Rozdział 26

Walka zaczęła się błyskawicznie. Mark naparł na mnie, wymachując pięściami. Zrobiłam unik, odskakując w tył, potem w ostatniej sekundzie mignęłam przed jego ręką w prawo, następnie w lewo, a na koniec musiałam opaść do pozycji klęczącej. Mężczyzna był niezwykle szybki. Wydałam z siebie zduszony jęk. Nadal na mnie napierał, aż w końcu poczułam za sobą ścianę. Zobaczyłam, jak Mark unosi nogę, aby podciąć moje, więc wykorzystując fakt, iż za swoimi plecami miałam płaszczyznę, podskoczyłam i wymierzyłam kopniaka w brzuch, tym samym odrzucając od siebie chłopaka. Opadłam na nogi, które się nieco pode mną ugięły i spojrzałam, jak brunet odlatuje do tyłu. Na moment zabrakło mu tchu, ale mimo wszystko utrzymał równowagę i po chwili dezorientacji ponownie zmniejszył dystans między nami. Tym razem jednak byłam na to gotowa. Zacisnęłam palce na kastecie i w odpowiednim momencie wymierzyłam cios w policzek. Metalowe kolce na końcu broni przeorały po twarzy Marka, robiąc dwie głębokie bruzdy. Usłyszałam jego syk, a gdy spojrzał na mnie, zobaczyłam wściekłość w niebieskich oczach. Przez moment poczułam niemiły uścisk w żołądku od tego morderczego zerknięcia.

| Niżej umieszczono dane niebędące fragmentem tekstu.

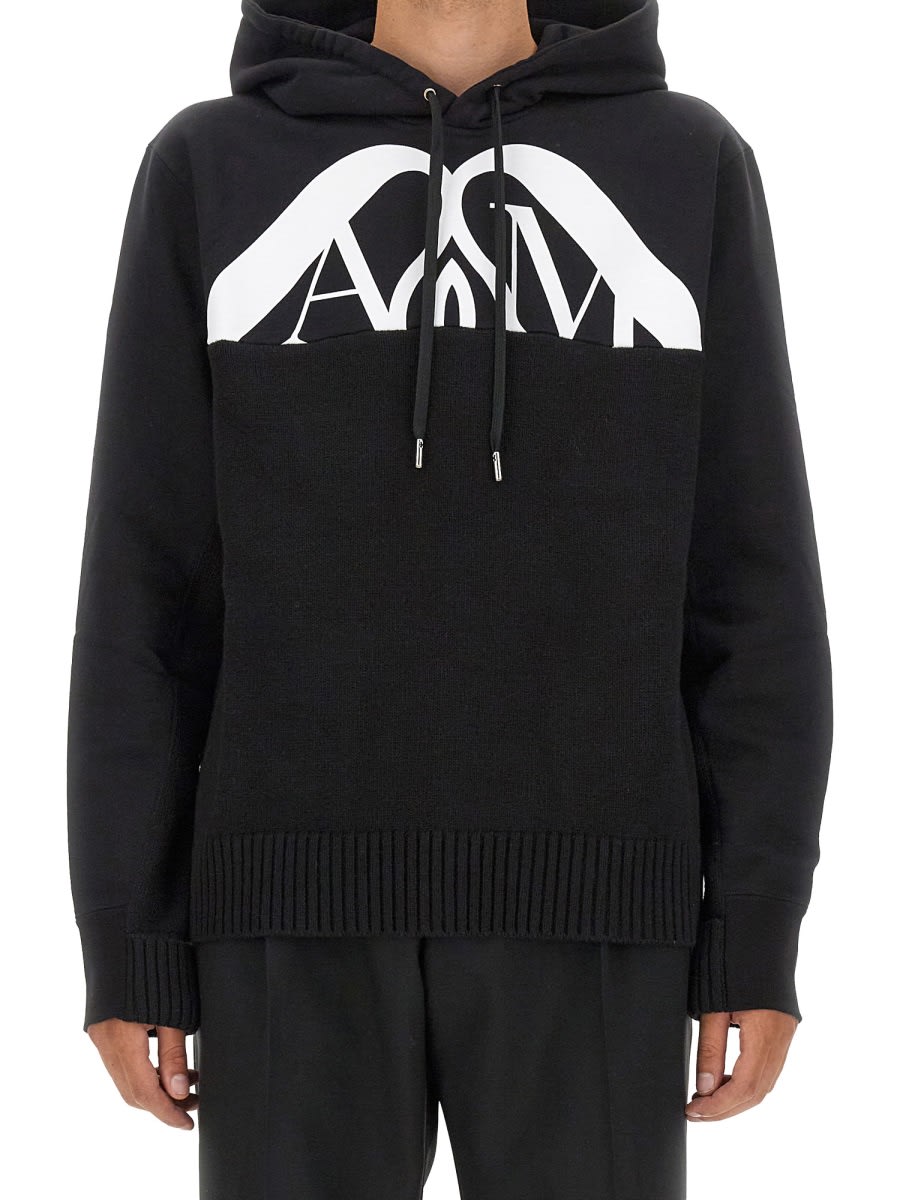 Shop Alexander Mcqueen Sweatshirt With Logo In Black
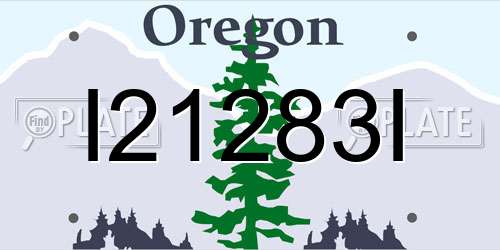 I21283I Oregon License Plate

Zaraz o tym jednak całkowicie zapomniałam, bo Mark właśnie wyjął jedną ze swoich broni.

Krzyknęłam, gdy z odległości jakiegoś metra rzucił w moim kierunku nóż. Zjechałam plecami po ścianie i ciężko opadłam na tyłek. Ostrze natomiast utkwiło kilkanaście centymetrów nade mną. Idealnie na wysokości mojego brzucha. Wypuściłam głośno powietrze z płuc i sięgnęłam po narzędzie Marka. Taki minus jest rzucaniem nożami. Automatycznie się je traci.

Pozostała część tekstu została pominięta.